I wonder if $TMPDIR is different between the head node and your back-
end computing nodes, such that LAM trying to make a directory on the
back-end nodes can't because the $TMDIR doesn't exist on the back-end
nodes...? (or something like that)
Have you tried Open MPI?
On Jan 27, 2008, at 7:52 PM, Wu Yan wrote:
> The same error messages were returned.
>
> Cheers,
> Yan
>
>
> On Friday, January 25 2008 at 4:50 PM SCIPIONI Roberto wrote:
>
> Did you try using just
>
> lamboot $PBS_NODEFILE
>
> in your script
>
>
> Roberto Scipioni
> ICYS, NIMS
> Japan
>
>> Hi,
>> My LAM/MPI was compiled with the following flags:
>>
>> ./configure --prefix=/HOME02/snc/snc0602/lam7 --enable-shared --
>> with-modules
>> --with-trillium --with-rsh=ssh --with-fc=gfortran --with-boot-
>> tm=/opt/torque--disable-static
>>
>> Then I added:
>> export PATH=/HOME02/snc/snc0602/lam7/bin:$PATH
>> export LD_LIBRARY_PATH=/HOME02/snc/snc0602/lam7/lib:$LD_LIBRARY_PATH
>> to .bashrc
>>
>> Then I tried to run the following commands:
>> qsub -I -l nodes=4:ppn=1 -l walltime=1:00:00
>> cat $PBS_NODEFILE >> $PBS_O_WORKDIR/lam-bhost.def
>> cd $PBS_O_WORKDIR
>> lamboot -v lam.def
>>
>> The following error message was returned:
>>
>> LAM 7.1.4/MPI 2 C++/ROMIO - Indiana University
>>
>> n-1<2543> ssi:boot:base:linear_windowed: booting n0 (opto009)

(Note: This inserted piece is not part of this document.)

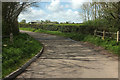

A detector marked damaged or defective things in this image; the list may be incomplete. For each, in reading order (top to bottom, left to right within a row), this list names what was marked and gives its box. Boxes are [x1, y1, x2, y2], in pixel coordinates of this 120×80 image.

cracked tarmac road [15, 30, 117, 78]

>> mkdir: No such file or directory
>> n-1<2543> ssi:boot:base:linear_windowed: booting n1 (opto008)
>> mkdir: No such file or directory
>> chdir failed!: No such file or directory
>> mkdir: No such file or directory
>> mkdir: No such file or directory
>> chdir failed!: No such file or directory
>>
>> However, if I don't use qsub but ssh into that node and run
>> lamboot, no
>> error message was returned. Can anybody help me in this?
>> Thanks!
>>
>> Cheers,
>> Yan
>>
--
Jeff Squyres
Cisco Systems
|